On the other hand, there doesn’t seem to be much effort in that direction at dessert time. Apart from the huge double chocolate cake, there’s a pecan pie (heavy on the pecans, light on the custard layer) and a classic sock-it-to-me cake with its swirls of pecan. The showstopper, surprisingly, is the bread pudding, which might better be called raisin pudding. I’ve never seen a bread pudding so thickly studded with raisins.

There’s peach cobbler, of course; you can’t be Southern without making peach cobbler. Here the interpretation is a pie with a light, flaky top crust and no bottom crust, and it will satisfy most cobbler lovers. But one night they were out of canned peaches (imagine that) and had to substitute an apple cobbler, and I thought it was even better. I must have come at just the right hour.

BE THERE

8:30 Cafe, 36 E. Holly St., Pasadena. (818) 405-9492, 405-1067; fax (818) 795-7628. Wine and beer. Lunch 11 a.m.-2 p.m. Tuesday-Saturday; dinner 5-9 p.m. Tuesday and Wednesday, 5-11 p.m. Thursday-Saturday; brunch 11 a.m.-4 p.m. Sunday. Delivery ($10 minimum). Beer and wine. Street parking. MasterCard and Visa. Dinner for two, food only, $21-$35. What to Get: blackened chicken, gumbo (Friday only), meatloaf, fried chicken, greens, black-eyed peas, bread pudding, peach cobbler.

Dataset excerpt
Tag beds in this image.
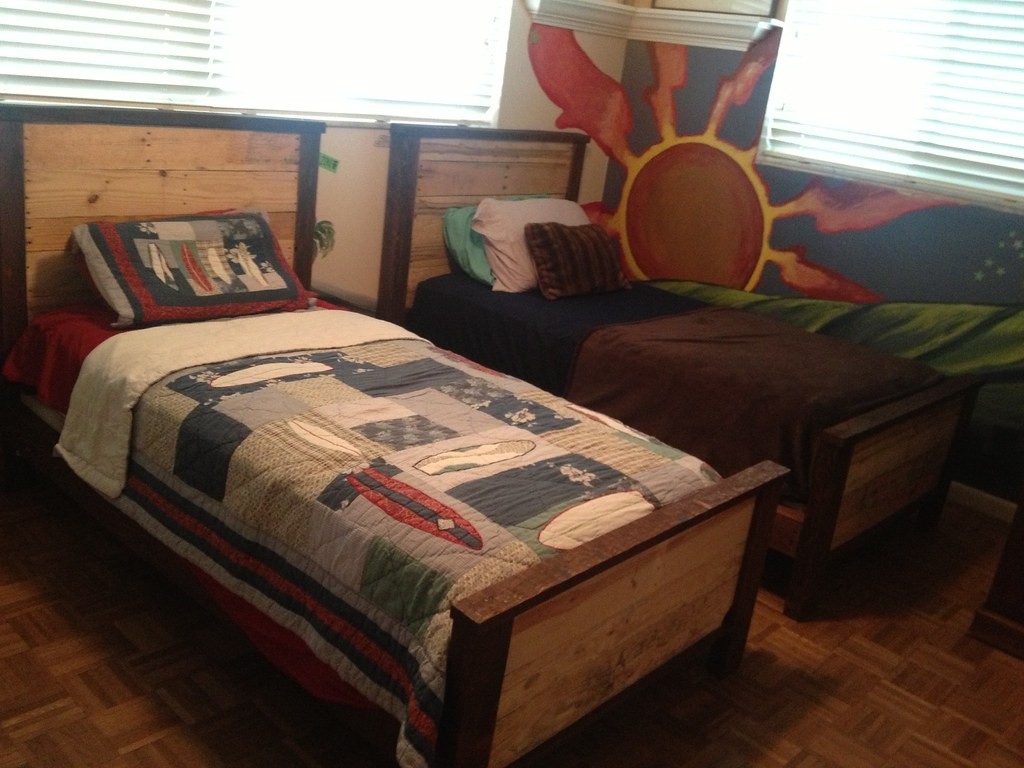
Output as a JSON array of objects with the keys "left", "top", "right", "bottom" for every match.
[
  {"left": 375, "top": 124, "right": 981, "bottom": 620},
  {"left": 0, "top": 104, "right": 793, "bottom": 768}
]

▸ **Directives**:
**a)** In the cafe review, what dish replaced the peach cobbler on the night the cafe ran out of canned peaches?
**b)** Mark each statement as yes or no based on the cafe review, quoting the words from it that settle each one.
(i) The cafe's cobbler has no bottom crust.
(ii) Gumbo is available every day.
(iii) The pecan pie is heavy on the custard layer.
This material is not needed.

▸ **Correct answers**:
**a)** An apple cobbler.

**b)**
(i) Yes: "a pie with a light, flaky top crust and no bottom crust"
(ii) No: "gumbo (Friday only)"
(iii) No: "heavy on the pecans, light on the custard layer"